__Task prompt__: Which lines of the entries below run from the one holding "order: Psittaciformes" to the one holding "category: woodrat or rat or mouse species", inclusive? Set down exactly those lines and no others.

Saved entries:

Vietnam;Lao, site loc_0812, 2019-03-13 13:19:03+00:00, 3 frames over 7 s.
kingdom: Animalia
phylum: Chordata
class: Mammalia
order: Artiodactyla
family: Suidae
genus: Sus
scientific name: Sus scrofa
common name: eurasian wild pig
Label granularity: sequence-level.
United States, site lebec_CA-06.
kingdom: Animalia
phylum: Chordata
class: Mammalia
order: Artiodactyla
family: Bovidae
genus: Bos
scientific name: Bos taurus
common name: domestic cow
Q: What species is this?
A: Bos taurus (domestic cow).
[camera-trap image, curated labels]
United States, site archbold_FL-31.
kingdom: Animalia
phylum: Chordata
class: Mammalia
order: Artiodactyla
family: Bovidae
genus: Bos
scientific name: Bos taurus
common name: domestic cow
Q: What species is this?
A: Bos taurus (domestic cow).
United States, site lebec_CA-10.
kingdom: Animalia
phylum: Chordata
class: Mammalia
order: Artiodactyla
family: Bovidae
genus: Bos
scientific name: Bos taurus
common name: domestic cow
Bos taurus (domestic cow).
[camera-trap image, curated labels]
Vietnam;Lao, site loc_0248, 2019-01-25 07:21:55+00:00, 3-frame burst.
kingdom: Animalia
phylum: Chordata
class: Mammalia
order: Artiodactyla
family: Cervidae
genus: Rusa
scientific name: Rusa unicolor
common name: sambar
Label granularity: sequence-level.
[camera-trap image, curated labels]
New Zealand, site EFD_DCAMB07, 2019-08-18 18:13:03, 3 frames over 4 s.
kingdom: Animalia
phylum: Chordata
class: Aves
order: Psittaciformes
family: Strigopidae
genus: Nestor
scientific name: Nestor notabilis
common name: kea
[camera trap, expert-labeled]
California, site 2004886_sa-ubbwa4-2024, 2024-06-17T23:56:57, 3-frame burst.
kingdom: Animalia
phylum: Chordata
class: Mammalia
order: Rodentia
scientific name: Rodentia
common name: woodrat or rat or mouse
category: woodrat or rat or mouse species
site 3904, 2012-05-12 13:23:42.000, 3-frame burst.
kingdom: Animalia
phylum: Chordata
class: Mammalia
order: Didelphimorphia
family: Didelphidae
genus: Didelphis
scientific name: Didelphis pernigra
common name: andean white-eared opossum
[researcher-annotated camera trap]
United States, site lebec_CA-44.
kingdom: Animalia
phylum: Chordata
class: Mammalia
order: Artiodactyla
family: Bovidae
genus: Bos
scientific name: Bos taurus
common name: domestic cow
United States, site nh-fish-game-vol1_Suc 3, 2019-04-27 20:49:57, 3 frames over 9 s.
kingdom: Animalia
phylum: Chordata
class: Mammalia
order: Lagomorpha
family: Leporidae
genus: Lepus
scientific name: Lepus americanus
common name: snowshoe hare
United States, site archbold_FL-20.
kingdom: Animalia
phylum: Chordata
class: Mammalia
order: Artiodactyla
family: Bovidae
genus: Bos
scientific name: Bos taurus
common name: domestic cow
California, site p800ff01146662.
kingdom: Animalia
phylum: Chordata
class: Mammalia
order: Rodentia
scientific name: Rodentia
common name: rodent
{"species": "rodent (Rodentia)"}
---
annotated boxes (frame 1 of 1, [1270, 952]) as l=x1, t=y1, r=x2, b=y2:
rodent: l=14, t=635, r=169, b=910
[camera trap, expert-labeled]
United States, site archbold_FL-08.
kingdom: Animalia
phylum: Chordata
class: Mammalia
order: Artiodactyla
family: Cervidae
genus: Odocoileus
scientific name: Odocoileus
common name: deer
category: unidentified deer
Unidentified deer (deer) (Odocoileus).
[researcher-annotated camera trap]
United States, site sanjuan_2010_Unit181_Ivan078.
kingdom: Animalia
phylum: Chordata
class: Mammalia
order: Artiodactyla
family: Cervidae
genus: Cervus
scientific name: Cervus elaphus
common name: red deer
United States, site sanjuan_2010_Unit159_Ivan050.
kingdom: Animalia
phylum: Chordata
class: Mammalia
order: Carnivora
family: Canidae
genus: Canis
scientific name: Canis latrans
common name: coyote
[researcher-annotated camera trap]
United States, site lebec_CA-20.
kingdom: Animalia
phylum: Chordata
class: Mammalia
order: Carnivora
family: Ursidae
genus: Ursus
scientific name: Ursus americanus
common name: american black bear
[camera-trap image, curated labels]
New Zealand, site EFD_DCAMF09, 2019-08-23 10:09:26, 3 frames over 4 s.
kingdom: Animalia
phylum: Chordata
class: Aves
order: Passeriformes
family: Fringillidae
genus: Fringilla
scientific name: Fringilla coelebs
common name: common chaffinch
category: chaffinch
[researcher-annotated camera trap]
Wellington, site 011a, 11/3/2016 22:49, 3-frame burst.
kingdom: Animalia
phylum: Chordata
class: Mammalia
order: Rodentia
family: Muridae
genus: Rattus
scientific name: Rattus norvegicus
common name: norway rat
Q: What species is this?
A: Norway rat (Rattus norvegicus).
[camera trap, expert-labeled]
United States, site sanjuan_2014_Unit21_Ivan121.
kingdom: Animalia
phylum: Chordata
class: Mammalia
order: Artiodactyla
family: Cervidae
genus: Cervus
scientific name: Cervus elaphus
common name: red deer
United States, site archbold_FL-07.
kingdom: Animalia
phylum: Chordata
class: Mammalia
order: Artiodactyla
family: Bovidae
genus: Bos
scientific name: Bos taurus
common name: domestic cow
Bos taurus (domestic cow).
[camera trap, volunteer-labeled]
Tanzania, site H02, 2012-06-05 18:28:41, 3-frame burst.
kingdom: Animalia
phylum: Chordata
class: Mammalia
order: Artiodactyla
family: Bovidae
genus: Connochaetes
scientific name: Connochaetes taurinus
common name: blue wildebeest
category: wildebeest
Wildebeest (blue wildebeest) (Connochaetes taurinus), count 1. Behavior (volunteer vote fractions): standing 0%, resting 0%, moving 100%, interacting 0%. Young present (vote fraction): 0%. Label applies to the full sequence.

__Result for this exercise__:
order: Psittaciformes
family: Strigopidae
genus: Nestor
scientific name: Nestor notabilis
common name: kea
[camera trap, expert-labeled]
California, site 2004886_sa-ubbwa4-2024, 2024-06-17T23:56:57, 3-frame burst.
kingdom: Animalia
phylum: Chordata
class: Mammalia
order: Rodentia
scientific name: Rodentia
common name: woodrat or rat or mouse
category: woodrat or rat or mouse species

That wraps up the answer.